Да, это Арктика, полная пустоты, безразличия и тайны. А где-то в центре ее, на льдине, дрейфующей среди прочих подобных в тысяче километров от ближайшего берега над глубинами в тысячи метров, где-то там продолжает свой путь во времени и пространстве русская станция «Северный Полюс - 41».  
Подсвеченные звездами и электричеством полтора десятка маленьких домиков составляли лагерь ее, и шестнадцать полярников населяли ее, оставаясь уникальными представителями своего вида на площади в десятки миллионов квадратных километров ледовитой пустыни.

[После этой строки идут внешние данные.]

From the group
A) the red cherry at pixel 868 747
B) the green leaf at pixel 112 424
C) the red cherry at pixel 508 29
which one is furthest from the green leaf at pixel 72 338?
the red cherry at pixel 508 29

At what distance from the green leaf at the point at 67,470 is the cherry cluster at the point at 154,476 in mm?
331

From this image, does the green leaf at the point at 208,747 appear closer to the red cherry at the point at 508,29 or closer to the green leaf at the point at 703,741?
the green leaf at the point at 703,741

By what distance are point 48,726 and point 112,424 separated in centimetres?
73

Была ночь, а вечером накануне полярники узнали, что из Мурманска к ним вышел ледокол. А значит, зимовать оставалось неделю-другую. И вечером люди отметили добрую весть, но сейчас была ночь, и полярники спали, что-то видя во снах, может, дом, а быть может, какой-то прибор или трактор…

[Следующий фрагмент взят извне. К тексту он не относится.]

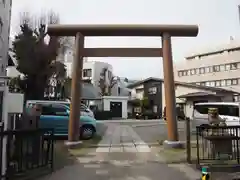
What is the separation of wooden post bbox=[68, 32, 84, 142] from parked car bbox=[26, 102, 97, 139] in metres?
2.50

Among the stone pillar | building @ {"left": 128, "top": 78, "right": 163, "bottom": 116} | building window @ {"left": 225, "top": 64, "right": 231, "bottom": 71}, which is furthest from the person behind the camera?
building @ {"left": 128, "top": 78, "right": 163, "bottom": 116}

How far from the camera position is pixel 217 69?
40.4m

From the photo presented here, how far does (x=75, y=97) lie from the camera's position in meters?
10.8

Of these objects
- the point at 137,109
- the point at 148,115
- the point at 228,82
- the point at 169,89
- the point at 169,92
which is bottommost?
the point at 148,115

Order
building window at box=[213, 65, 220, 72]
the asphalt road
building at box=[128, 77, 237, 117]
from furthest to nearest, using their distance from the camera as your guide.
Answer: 1. building window at box=[213, 65, 220, 72]
2. building at box=[128, 77, 237, 117]
3. the asphalt road

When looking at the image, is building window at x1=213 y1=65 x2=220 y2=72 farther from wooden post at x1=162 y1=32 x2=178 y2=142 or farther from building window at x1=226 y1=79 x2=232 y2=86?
wooden post at x1=162 y1=32 x2=178 y2=142

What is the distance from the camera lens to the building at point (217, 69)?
127 feet

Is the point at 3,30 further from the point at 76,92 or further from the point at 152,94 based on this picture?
the point at 152,94

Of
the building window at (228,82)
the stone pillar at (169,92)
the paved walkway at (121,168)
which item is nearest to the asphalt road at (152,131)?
the stone pillar at (169,92)

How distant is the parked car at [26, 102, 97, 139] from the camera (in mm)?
13109

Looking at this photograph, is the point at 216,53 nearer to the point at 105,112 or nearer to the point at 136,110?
the point at 136,110

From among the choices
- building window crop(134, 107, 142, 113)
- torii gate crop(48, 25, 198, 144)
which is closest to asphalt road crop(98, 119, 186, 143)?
torii gate crop(48, 25, 198, 144)

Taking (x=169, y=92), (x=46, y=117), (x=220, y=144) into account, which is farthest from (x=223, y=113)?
(x=46, y=117)

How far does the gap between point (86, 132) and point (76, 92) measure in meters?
3.15
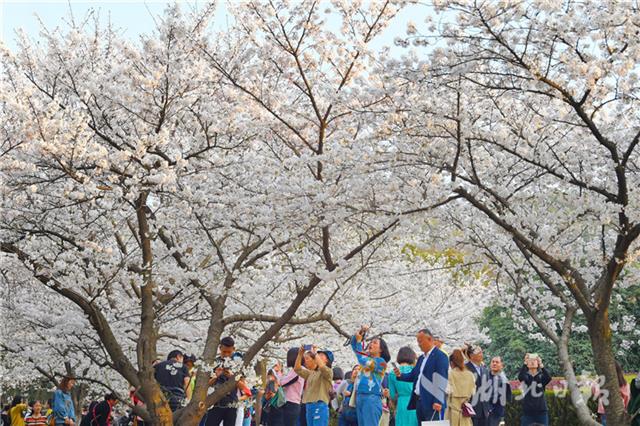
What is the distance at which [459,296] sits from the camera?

Когда дверь одного из домов отворилась, на улицу, зацепившись ногой за порог, едва ли не вывалился человек. Одет он был в тельник, кальсоны и валенки. Удержав равновесие, человек, пошатываясь, дошел до угла, встал напротив двухсотлитровой бочки из-под топлива с торчащим из нее в виде воронки обрезком большой пластиковой бутылки и справил туда малую нужду. Потом человек задрал голову и, прикрыв один глаз, вгляделся в темную синь небосвода. Смотрел недоверчиво долго, как будто ища и не видя чего-то. Но затем, словно вдруг обретя свою цель, он поднял руки вверх и, не пытаясь сдержать возбуждения, радостно прокричал:
– Вселенная! Владимир Меньжуев приветствует тебя!
 
Вот уже третьи сутки шел ледокол по чистой воде, не вступая в ледовый контакт. Выйдя около часа ночи из своей просторной каюты, расположенной на второй палубе надстройки, Николай Росторганов аккуратно притворил дверь, запер каюту на ключ и уже было двинулся по короткому коридору в направлении палубы, как был окликнут знакомым голосом:
- Доброй ночи, Николай Васильевич. Далеко собрались? 

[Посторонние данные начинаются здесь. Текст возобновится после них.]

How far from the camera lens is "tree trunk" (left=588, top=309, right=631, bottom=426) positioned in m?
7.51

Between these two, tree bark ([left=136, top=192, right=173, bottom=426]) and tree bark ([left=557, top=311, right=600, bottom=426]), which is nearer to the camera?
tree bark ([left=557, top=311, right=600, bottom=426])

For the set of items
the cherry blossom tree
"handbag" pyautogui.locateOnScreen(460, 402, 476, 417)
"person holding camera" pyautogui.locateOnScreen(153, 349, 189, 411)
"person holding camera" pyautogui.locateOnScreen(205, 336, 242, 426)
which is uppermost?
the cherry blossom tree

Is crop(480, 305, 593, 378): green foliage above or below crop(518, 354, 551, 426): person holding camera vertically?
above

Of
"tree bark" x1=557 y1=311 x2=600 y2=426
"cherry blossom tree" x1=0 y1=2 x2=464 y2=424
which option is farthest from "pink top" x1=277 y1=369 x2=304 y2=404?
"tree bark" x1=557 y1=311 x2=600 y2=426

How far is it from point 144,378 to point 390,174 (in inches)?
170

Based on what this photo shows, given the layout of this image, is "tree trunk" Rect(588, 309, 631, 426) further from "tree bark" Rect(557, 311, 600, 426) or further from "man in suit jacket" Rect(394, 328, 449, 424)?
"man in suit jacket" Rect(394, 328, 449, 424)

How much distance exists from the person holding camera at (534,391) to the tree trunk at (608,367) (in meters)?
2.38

Росторганов обернулся – в начале коридора стоял его сосед по столу в кают-компании старший механик атомохода Моисеев. Сухощавый моложавый Федорыч (как все звали стармеха), которому никто не дал бы его шестидесяти, приветливо улыбался, подкручивая ус. 
- Доброй.. Да вот – воздухом перед сном решил подышать морским. Ох, уж и топят у вас, - пожаловался Росторганов и в подтверждение слов выудил из кармана спортивных штанов предусмотрительно захваченную на ужине бумажную салфетку и промокнул ею шею и лоб.
- А на нашем прохладно борту. Так бывает.. А не хлопнуть ли нам по чуть-чуть? У меня коньячок есть хороший.. А? Ну, пойдемте-пойдемте, по маленькой, перед сном – хорошо,
- приобнял за талию мнущегося и почему-то оглядывающегося по сторонам Росторганова Федорыч, увлекая того к центральному трапу.
 
Серый с рыжими подпалинами пес, описав стремительный полукруг по «центральной площади» лагеря, обогнул станционный сортир и с разбегу вскочил на своего более крупного и темного сородича, до тех пор угрюмо нюхавшего розовый снег у двери в камбуз. Первый, завладев активной позицией, энергично задвигал задом, желая пристроиться как положено, но второй не выказал этому одобрения и, повернув назад голову, зарычал.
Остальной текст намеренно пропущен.